• [Source material]:
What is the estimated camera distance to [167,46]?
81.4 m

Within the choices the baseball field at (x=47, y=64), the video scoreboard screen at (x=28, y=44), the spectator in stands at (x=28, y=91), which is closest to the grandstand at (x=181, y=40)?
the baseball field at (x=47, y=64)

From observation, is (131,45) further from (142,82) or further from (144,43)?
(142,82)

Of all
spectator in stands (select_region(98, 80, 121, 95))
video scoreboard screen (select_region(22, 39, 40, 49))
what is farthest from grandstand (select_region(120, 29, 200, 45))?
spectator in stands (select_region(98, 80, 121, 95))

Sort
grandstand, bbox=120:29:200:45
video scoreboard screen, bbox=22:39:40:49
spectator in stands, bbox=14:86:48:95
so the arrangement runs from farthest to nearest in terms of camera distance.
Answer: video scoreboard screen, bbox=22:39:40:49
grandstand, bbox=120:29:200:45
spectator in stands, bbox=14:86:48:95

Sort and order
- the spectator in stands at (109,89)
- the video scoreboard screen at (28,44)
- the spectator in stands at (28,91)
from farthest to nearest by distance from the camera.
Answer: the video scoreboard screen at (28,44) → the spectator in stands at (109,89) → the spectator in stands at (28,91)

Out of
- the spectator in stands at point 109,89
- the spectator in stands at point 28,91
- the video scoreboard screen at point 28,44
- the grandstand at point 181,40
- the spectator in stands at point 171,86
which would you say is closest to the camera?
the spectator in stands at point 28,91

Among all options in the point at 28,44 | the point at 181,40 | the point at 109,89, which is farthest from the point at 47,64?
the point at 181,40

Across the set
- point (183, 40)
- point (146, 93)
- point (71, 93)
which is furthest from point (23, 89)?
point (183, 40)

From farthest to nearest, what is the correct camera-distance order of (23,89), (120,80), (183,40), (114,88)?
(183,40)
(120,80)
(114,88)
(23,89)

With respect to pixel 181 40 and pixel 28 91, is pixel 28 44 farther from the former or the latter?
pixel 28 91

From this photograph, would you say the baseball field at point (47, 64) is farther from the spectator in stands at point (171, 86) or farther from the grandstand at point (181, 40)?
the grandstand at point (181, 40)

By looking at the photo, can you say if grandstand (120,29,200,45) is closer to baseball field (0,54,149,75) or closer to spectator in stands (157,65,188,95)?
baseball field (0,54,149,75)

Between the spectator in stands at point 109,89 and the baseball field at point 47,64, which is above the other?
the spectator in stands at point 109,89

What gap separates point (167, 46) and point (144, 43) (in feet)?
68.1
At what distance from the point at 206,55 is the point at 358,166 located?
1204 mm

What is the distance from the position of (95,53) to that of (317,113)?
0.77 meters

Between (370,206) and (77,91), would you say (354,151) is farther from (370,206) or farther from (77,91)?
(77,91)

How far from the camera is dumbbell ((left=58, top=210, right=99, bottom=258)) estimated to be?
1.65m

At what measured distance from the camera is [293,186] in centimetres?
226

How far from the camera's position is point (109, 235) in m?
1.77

--

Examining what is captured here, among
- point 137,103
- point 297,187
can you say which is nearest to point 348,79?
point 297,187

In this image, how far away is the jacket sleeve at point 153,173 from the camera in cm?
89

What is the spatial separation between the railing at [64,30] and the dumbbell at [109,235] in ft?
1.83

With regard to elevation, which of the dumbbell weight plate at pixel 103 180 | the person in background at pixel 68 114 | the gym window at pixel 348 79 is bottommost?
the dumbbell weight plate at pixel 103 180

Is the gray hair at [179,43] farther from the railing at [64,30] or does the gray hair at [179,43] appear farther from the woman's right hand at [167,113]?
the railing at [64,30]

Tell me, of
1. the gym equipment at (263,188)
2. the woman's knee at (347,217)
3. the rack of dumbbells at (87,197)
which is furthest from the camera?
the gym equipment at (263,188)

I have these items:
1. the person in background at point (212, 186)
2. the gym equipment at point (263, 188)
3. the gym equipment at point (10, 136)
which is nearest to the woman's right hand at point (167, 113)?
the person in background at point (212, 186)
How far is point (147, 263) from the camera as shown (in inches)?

• [Task to carry out]: Transcribe the entries above without changes, from the line containing "Is the gray" up to and including the line containing "How far is point".

• [Answer to this problem]:
Is the gray hair at [179,43] farther from the railing at [64,30] or does the gray hair at [179,43] appear farther from the woman's right hand at [167,113]?
the railing at [64,30]

Tell me, of
1. the gym equipment at (263,188)
2. the woman's knee at (347,217)
3. the rack of dumbbells at (87,197)
which is furthest from the camera?
the gym equipment at (263,188)

I have these items:
1. the person in background at point (212, 186)
2. the gym equipment at point (263, 188)
3. the gym equipment at point (10, 136)
which is nearest to the woman's right hand at point (167, 113)?
the person in background at point (212, 186)
How far is point (147, 263) from the camera as shown (in inches)?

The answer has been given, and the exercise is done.